Merkwaardig dat men tot op heden in het buitenland, toch wel een aardig beeld heeft van de verschillen tussen Nederlanders, Duitsers, Engelsen etc.
Daarbij gaat op dit punt veel via een gevoelsradar, zoals overal ter wereld.
Dat niveau is een no go area voor bepaalde groep intellectuelen, of men is onmachtig zich daarin te begeven. Alleen zogenaamde ratio telt.

Volgens bevindingen historici kunnen we elke hoop de Noordzee in werpen, dat dit landje ooit enige cohesie zal kennen en onderling gevoel van Nederlandse verbondenheid en herkenbaarheid. Wat zou dat moeten stimuleren bij een onzijdig volk na zelfs 1400 jaar, die sinds 40 jaar en tweede enorme volksverhuizing in geschiedenis, nog onzijdiger werd en over 40 jaar nog meer, etc, etc.?

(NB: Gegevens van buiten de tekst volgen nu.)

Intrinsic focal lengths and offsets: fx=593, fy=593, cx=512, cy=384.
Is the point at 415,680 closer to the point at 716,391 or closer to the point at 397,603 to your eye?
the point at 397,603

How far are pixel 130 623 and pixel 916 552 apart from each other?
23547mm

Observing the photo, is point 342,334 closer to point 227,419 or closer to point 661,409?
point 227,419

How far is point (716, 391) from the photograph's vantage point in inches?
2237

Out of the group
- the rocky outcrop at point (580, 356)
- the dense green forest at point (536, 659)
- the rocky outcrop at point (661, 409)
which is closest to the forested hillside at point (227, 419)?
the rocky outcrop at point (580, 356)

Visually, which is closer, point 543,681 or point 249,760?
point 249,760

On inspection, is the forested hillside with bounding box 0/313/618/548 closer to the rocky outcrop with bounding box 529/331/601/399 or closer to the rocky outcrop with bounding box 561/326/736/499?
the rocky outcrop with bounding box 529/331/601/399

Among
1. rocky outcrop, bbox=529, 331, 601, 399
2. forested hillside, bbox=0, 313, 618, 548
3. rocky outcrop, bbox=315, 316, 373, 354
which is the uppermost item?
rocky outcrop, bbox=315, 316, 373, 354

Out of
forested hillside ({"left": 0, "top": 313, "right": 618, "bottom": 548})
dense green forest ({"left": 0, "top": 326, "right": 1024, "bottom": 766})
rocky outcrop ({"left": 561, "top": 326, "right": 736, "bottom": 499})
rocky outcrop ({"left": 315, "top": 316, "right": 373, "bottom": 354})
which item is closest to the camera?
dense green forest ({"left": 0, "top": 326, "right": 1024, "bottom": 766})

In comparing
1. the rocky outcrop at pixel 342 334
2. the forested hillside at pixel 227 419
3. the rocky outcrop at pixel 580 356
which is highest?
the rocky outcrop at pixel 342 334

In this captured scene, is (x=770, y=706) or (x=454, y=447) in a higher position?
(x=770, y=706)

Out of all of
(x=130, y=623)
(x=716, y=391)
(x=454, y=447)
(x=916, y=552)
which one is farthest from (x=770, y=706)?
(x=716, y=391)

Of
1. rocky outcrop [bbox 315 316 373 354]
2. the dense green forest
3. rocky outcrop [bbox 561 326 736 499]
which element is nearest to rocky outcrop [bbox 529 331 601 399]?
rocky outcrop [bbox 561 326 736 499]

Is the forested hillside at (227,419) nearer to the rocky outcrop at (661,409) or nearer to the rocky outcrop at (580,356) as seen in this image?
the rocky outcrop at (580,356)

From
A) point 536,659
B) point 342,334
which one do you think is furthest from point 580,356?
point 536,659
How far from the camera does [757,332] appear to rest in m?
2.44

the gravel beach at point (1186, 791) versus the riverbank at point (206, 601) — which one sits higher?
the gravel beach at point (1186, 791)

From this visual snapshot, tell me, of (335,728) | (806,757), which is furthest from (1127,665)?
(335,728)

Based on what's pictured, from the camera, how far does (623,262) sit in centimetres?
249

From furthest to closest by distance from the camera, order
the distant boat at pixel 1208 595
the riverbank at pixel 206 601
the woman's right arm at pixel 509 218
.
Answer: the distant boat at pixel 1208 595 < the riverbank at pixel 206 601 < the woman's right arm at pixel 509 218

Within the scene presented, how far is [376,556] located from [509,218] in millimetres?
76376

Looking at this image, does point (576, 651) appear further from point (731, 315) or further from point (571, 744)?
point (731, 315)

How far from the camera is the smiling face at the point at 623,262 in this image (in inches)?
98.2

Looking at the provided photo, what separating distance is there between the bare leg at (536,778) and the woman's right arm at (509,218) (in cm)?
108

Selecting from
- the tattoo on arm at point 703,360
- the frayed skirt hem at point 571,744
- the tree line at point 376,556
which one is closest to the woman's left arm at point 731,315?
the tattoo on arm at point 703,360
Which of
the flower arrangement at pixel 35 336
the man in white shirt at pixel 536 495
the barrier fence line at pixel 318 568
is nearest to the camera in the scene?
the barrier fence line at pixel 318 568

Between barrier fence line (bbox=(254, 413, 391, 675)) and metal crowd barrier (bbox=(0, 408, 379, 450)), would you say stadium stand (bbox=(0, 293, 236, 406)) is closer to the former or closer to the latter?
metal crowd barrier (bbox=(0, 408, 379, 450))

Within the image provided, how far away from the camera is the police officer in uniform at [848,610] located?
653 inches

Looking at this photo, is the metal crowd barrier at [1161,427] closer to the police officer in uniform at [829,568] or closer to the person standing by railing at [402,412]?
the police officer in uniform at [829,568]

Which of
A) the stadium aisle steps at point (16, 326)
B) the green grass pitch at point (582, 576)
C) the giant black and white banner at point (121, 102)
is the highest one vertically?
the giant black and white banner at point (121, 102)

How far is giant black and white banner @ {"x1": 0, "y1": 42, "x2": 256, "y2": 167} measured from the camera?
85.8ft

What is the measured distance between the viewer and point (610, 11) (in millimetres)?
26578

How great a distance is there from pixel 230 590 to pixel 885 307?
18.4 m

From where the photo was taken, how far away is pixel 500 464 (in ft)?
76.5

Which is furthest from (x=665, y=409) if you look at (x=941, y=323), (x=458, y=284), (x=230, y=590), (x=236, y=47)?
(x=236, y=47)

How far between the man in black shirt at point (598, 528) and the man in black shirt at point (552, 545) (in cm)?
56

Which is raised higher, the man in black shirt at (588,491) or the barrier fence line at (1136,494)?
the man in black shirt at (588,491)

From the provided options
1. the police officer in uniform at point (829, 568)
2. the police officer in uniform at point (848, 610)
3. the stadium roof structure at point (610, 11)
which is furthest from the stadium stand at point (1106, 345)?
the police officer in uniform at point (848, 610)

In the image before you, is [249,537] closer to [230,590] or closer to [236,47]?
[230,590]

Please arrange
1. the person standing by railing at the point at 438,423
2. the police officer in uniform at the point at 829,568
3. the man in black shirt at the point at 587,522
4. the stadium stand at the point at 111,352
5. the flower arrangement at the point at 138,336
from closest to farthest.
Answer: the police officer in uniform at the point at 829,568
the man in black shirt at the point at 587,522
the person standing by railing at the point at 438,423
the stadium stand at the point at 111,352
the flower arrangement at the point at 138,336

Maar de vrees voor verlies aan eigenheid en herkenbaarheid van eigen omgeving door groot deel van de 1-paspoortbezitters, zijn kwalijke onderbuikgevoelens (volgens deze historici). Dit met name voor bewoners in stedelijke gebieden. De 2-paspoortbezitters hebben hier ook een onzijdige omgeving, maar in landen/regio van herkomst weer een eenzijdige herkenbaarheid.

Stel eens voor dat dezelfde veranderingen als hier zich daar ontwikkelden, zou men daar dan een hoger absorberingsvermogen hebben op tal van vlakken?